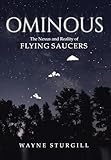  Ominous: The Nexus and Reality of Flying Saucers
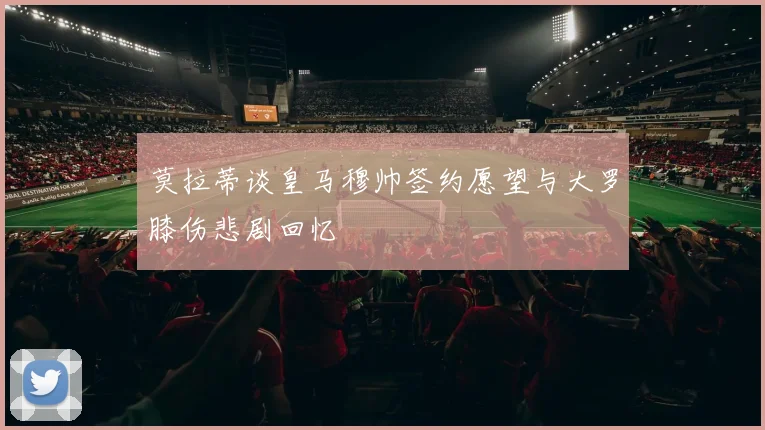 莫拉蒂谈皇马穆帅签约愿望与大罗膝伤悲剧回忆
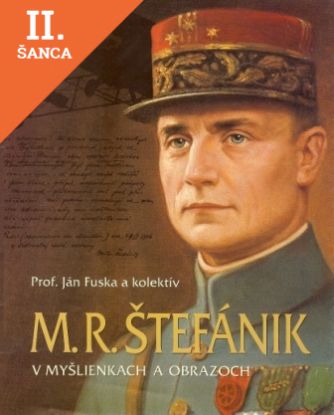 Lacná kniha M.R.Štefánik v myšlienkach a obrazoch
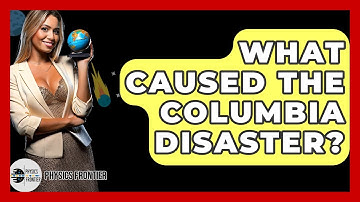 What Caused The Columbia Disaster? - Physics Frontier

┄┄┄┄┄┄┄┄┄┄

Take the line with "莫拉蒂谈皇马穆帅签约愿望与大罗膝伤悲剧回忆" and every line after it through the end of the data, and write only them out exactly, leaving out the pictures.

 莫拉蒂谈皇马穆帅签约愿望与大罗膝伤悲剧回忆
 Lacná kniha M.R.Štefánik v myšlienkach a obrazoch
 What Caused The Columbia Disaster? - Physics Frontier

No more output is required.